『一〇八怪談 鬼姫』について

今週のお題「読書感想文」

はじめに

 評価は次のように行います。

 まず、総評。S~Dまでの5段階です。

 S…価格、提供される媒体に関係なく手に取るべき。恐怖のマスターピース

 A…購入推奨。もしくはkindle unlimitedにあればぜひ勧める。恐い。

 B…購入してもよい。もしくはkindle unlimitedにあれば勧める。

 C…図書館で借りる、もしくはkindle unlimitedなら読んでもよい。

 D…読むだけ時間のムダ。ゴミ。(少なくとも俺には)。

 

 続けて、本の中で印象に残った作品を評価します。

 ☆…それ一品で本全体の価格を担保できてしまうような作品のレベル。

 ◎…一冊の中に三品以上あると、その本を買ってよかったと思えるレベル。

 〇…一冊に七〜八品あるとその本を買ってよかったと思える作品。

 

 最後に、あらためて本全体を総評します。

 

 こういう書き方をするのは、初見の人に本を勧めつつ、できるだけ先入観を持たない状態で触れてほしいからで、評価が下に進むほど、ネタバレしてしまう部分も増える、というわけです。よければ、こちらもどうぞ。

 実話怪談という「本」について - 惨状と説教

 

 では、本編に入ります。

 

総評

 B。

 川奈まり子作。2020年刊行。

 

 本人の体験談と取材で聞いた話の両方から構成される、全百八話の実話怪談。
 怪異を語るにあたって、各地の歴史や名跡に言及されることが多い。ものすごく怖い、ということはなかったが、史実と伝承をふまえて語られる話はそれぞれ興味深く、Bと評価した。
 
 

各作品評

 第三九話 顔振峠…〇 後述。

 第七八話 兄の左手…〇

 第一〇五話 変なものが棲む界隈…〇

 

あらためて、総評

 色々な伝承の詳細も、怪談を提供してくれた人たちについての生い立ちも、丹念に取材しているんだろうな、というのが伝わってくるようで、作者の誠実さを感じた。

 

 ところで、怪談のバックグラウンドについて文章の多くを割く作家のすべてがそうではないが、この作者の場合、それが「報告」といった印象を読み手に与えることにつながっているのではないかと思う。

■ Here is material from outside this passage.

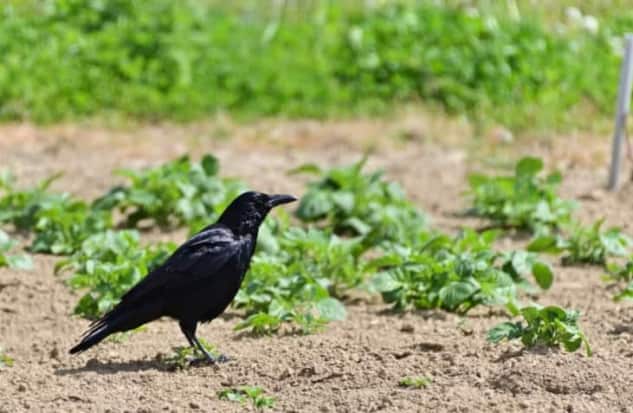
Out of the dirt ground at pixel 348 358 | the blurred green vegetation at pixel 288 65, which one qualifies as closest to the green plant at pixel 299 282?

 そういう文章が怪異の発生に真実味をもたらしている一方で、淡々としすぎている部分もあり、読んでいてこちらの現実が致命的に揺らぐような恐怖感が得られなかったのは、そこに理由があると考える。

 一方、そういう余計な虚仮おどしのようなものを含まないことを一冊とおして徹底したことで鮮明になっている怖さもある。

 『第三九話 顔振峠』の理不尽さ、『第七八話 兄の左手』『第一〇五話 変なものが棲む界隈』の異常さはその代表例だ。

 これが例えば、他の作家がやりがちな、いかにも恐怖感を盛り立ててやろう、という文体だったらこの怖さは伝わらなかっただろうと思う。本全体のベースとしてお話のディテールにしっかり文章量が割かれ、抑制が効いていたからこそ、な気がする。

 

 第13回はこれでおわり。次回は、『東京伝説 狂える街の怖い話』を紹介します。以上、よろしくお願いいたします。